At the age of 21, on the eve of a trip to Latin America to complete her senior thesis, Kristen discovered jazz. A friend brought Kristen a recording of Ella Fitzgerald performing live in Berlin, and it would change the course of her life. “I’ll never forget that moment”, Kristen says now. “I remember where I was sitting, what I was wearing, the color of the walls. It was as if every sense in me had awakened. It was clear that I’d finally found what I’d been looking for. This music was grounded in improvisation, something I’d been doing my whole life in one form or another, and I loved that in-the-moment collaboration that happened on stage between musicians. That was it for me, honestly. I never looked back.”
Kristen formed a quintet and began performing in clubs all over Northern California. Over time, she developed a following. She performed in clubs and festivals all over the United States. She toured extensively in Japan and Europe, dazzling audiences with her intense musicality and charisma. She shared the stage with such jazz greats as Stanley Clarke and George Duke, Joe Williams, Marlena Shaw and Craig Chaquico. Her first recording, Transatlantic Connection, a collaboration with bassist Bootza Necak, garnered stellar reviews. But even as this recording broadened Kristen’s audience, she was becoming disillusioned with the “business” side of music. Not long after, she decided to take a break from performing to, among other things, raise a family.
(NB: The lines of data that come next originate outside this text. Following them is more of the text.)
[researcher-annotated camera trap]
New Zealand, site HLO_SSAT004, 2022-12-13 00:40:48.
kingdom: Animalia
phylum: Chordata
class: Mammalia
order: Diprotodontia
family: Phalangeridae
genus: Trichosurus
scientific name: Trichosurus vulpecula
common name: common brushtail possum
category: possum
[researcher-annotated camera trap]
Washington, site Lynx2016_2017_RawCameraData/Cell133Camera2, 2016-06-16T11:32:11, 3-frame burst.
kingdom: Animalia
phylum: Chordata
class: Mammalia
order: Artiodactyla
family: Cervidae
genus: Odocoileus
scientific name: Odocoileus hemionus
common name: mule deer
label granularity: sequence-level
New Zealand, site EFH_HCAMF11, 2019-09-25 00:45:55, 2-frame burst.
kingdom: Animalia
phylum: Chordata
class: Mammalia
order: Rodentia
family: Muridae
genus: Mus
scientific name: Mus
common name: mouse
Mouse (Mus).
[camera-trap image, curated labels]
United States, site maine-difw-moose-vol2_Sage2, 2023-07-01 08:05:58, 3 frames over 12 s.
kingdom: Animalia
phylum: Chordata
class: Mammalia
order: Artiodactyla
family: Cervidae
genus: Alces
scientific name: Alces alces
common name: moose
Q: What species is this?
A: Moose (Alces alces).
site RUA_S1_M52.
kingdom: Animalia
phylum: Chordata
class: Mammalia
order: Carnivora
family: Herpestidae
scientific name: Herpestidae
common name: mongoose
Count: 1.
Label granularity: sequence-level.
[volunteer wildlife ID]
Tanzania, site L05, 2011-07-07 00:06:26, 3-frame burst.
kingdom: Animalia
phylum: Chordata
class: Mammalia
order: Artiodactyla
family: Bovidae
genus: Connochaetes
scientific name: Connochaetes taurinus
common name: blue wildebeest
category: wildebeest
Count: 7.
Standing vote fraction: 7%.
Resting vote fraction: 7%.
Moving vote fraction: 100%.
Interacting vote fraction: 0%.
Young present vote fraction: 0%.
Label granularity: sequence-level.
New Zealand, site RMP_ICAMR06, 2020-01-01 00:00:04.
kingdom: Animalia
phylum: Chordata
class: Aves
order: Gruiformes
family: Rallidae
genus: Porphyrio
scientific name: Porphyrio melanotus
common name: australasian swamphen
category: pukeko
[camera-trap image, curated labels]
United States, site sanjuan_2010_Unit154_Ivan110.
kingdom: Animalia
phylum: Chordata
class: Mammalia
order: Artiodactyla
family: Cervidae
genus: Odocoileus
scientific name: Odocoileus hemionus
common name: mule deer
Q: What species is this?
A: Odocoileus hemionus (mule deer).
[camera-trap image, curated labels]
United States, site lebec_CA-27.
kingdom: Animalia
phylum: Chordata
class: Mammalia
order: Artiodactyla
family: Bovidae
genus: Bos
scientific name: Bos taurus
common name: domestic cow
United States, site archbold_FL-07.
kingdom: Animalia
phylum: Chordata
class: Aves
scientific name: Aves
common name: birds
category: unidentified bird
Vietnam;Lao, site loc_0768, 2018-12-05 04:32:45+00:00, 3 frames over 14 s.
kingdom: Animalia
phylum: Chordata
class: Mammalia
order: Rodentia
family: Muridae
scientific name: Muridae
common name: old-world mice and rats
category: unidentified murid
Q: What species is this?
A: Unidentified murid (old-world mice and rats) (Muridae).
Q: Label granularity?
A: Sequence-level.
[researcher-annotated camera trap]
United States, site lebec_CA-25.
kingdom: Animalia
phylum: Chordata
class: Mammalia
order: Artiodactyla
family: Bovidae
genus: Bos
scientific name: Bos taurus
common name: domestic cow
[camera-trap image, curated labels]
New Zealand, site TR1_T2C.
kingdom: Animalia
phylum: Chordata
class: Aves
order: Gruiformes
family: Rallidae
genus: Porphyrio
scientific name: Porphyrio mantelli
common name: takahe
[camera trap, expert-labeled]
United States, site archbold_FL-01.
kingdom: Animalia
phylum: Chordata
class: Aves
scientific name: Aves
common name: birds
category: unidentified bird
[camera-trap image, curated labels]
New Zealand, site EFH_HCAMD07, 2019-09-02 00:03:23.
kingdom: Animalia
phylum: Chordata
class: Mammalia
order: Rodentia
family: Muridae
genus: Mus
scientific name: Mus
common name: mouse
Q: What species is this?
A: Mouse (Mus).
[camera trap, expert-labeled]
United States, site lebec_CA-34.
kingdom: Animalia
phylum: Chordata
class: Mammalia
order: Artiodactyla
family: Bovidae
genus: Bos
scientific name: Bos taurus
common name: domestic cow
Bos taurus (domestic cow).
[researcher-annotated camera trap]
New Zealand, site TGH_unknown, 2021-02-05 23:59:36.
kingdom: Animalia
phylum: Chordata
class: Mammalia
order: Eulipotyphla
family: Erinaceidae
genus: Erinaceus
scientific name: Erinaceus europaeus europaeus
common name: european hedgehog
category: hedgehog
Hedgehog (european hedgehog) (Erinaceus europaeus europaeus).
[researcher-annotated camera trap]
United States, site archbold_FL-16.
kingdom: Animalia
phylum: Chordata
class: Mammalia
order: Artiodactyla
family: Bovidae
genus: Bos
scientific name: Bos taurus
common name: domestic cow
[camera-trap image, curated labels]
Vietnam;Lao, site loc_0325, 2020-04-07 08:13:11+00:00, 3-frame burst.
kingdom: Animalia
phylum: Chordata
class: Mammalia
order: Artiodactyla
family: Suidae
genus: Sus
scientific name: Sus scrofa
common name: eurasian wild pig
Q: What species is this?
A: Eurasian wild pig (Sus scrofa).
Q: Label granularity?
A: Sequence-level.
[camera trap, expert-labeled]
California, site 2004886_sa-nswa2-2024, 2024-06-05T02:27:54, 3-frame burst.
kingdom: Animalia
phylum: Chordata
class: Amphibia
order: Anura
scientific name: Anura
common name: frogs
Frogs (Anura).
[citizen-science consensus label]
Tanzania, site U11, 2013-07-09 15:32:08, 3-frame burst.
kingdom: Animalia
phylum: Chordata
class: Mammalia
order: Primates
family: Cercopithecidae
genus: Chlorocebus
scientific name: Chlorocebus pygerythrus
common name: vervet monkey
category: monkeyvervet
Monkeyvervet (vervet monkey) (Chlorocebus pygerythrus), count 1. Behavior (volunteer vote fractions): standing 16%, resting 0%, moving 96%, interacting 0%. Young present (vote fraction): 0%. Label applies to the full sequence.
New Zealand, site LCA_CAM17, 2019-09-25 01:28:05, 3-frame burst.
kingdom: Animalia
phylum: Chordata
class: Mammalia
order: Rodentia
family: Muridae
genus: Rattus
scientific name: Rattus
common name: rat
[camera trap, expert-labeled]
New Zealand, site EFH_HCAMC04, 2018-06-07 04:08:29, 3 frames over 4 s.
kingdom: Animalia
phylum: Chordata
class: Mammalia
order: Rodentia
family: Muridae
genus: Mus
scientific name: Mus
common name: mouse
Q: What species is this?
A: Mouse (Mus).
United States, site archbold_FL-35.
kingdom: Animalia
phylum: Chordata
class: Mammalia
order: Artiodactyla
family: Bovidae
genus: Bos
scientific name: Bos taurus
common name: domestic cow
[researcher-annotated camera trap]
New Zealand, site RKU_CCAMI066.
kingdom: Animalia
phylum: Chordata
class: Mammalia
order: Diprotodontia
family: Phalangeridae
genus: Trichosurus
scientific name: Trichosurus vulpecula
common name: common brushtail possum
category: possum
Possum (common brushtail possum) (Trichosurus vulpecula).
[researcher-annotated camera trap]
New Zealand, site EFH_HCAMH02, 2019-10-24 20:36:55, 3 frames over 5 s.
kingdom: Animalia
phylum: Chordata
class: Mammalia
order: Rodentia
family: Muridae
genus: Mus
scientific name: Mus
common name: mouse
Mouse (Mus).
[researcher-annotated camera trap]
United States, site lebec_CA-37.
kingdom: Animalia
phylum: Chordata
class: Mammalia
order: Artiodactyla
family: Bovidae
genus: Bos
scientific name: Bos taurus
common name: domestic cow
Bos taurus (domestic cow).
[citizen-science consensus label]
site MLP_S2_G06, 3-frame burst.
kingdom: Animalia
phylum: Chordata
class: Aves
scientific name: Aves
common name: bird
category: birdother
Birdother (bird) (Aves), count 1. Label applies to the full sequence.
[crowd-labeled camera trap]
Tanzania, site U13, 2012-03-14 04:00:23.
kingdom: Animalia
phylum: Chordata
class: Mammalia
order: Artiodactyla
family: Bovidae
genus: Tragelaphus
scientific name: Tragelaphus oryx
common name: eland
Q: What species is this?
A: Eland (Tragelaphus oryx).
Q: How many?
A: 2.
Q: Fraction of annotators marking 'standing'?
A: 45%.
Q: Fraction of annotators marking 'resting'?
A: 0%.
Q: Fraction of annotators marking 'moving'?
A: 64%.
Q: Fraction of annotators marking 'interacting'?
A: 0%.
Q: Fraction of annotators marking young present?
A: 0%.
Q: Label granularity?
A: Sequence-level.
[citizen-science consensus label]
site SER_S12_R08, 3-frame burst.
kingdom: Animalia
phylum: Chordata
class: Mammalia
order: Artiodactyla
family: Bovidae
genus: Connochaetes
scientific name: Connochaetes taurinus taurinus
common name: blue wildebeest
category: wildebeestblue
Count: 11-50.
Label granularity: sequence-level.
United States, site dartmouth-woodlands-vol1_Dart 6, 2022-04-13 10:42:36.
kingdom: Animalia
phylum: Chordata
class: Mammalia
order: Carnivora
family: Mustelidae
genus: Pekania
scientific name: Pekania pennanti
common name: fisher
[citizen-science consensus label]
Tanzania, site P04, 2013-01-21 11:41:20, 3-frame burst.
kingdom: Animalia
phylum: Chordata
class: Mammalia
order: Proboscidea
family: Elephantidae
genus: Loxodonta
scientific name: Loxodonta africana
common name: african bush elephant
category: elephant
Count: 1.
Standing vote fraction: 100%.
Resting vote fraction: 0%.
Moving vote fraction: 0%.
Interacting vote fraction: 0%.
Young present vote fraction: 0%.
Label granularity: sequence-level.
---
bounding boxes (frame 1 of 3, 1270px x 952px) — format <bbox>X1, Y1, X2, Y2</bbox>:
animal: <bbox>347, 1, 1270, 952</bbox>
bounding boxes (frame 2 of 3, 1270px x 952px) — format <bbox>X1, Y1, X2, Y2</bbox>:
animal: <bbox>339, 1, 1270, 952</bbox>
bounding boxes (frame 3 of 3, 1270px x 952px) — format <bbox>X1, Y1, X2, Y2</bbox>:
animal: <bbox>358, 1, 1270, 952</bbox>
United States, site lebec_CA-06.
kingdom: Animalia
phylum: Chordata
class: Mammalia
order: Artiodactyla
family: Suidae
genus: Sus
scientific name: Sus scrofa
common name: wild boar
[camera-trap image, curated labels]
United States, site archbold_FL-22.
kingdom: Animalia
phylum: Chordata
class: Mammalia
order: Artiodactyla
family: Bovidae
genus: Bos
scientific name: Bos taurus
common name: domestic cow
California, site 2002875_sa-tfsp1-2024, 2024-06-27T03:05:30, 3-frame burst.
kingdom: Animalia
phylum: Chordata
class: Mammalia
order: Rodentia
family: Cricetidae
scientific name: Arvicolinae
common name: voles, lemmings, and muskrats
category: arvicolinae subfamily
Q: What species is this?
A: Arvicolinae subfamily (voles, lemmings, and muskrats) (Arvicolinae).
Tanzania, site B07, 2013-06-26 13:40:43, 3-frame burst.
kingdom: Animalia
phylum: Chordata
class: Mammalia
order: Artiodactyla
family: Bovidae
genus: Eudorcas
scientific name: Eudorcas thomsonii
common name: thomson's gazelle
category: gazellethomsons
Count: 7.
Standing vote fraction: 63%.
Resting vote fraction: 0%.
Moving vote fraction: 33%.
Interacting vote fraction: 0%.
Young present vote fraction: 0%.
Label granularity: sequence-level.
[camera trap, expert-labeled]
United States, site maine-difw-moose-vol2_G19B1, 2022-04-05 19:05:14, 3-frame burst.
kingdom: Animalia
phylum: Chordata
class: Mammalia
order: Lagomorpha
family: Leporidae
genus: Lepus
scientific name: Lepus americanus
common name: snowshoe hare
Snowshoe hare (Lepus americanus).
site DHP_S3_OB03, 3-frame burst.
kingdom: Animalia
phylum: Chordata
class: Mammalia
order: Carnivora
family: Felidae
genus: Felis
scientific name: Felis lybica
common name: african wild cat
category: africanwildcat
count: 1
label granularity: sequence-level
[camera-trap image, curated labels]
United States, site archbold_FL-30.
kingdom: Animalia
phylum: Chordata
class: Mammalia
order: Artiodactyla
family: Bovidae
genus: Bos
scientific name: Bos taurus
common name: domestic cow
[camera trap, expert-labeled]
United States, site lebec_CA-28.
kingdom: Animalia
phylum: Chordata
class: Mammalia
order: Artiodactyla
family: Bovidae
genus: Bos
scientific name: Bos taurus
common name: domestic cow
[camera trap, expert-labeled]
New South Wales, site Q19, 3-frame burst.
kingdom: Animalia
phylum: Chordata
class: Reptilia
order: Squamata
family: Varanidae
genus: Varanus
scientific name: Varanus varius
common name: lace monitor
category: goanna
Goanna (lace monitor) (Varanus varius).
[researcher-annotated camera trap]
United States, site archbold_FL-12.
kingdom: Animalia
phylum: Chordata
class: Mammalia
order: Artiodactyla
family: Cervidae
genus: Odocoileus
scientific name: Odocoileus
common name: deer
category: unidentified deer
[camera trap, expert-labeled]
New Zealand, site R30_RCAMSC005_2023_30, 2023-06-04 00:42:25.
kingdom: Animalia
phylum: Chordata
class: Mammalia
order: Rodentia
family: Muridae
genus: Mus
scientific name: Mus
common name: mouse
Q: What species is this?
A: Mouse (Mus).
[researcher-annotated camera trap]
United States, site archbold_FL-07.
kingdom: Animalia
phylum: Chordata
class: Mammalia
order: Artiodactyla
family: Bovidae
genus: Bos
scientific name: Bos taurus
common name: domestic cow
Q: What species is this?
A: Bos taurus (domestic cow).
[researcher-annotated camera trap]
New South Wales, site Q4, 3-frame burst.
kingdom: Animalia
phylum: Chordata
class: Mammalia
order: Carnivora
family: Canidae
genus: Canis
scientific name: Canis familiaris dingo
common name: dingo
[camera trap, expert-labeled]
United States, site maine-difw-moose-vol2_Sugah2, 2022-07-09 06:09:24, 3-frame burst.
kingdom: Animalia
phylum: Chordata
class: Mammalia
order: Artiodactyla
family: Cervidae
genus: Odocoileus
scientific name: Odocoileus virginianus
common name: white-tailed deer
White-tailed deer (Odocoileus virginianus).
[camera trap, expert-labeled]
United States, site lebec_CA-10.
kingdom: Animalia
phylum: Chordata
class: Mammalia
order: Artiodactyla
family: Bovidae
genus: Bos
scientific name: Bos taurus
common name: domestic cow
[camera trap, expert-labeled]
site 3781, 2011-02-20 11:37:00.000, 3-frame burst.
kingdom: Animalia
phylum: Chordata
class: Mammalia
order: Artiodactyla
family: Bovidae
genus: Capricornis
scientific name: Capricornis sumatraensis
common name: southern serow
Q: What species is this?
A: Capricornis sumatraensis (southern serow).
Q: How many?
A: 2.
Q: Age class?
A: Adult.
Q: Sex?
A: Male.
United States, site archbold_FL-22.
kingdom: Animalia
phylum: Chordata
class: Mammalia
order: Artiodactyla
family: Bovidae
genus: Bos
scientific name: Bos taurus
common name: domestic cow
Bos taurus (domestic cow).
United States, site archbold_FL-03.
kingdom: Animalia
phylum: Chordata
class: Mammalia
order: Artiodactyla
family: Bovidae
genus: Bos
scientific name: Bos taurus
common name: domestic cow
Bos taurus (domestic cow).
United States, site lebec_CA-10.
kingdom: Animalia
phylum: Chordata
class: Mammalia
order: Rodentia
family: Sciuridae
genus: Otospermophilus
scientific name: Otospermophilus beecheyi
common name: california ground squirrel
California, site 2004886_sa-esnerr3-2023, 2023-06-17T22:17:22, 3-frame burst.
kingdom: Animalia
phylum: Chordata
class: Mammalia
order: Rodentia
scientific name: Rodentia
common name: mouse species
As it turned out, she did not stay away forever. She got back into performing when trombonist Ron Cuhna asked her to join his All Star Big Band and Jazz Orchestra. Since then, Kristen has returned to music with a vengeance, delighting audiences with her magnetic stage presence and soulful, swinging style. Legendary drummer and producer Bud Spangler says this of Kristen: “What I love most about Kristen is that no one sounds quite like her. You can hear the influence of Ella, for sure, but also of Betty Carter, Ernestine Anderson and Diana Krall – sometimes even Luther Vandross. She’s a soulful artist who just lights up a stage with her energy and fire. She’s at a place in her life when she knows who she is, both personally and musically, and you can feel that when you listen to her. She’s found her unique voice, full of compassion and insight. And let me tell you, she swings her ass off! This woman needs to be heard.”
Kristen’s long-awaited second recording, Double Time, is due out this spring. Produced by Spangler and featuring an all-star cast including pianist Joe Gilman, bassist John Wiitala, guitarist Steve Homan and trumpeter Tom Peron, this inspired collection should ensure Kristen a broad audience for years to come. It’s about time.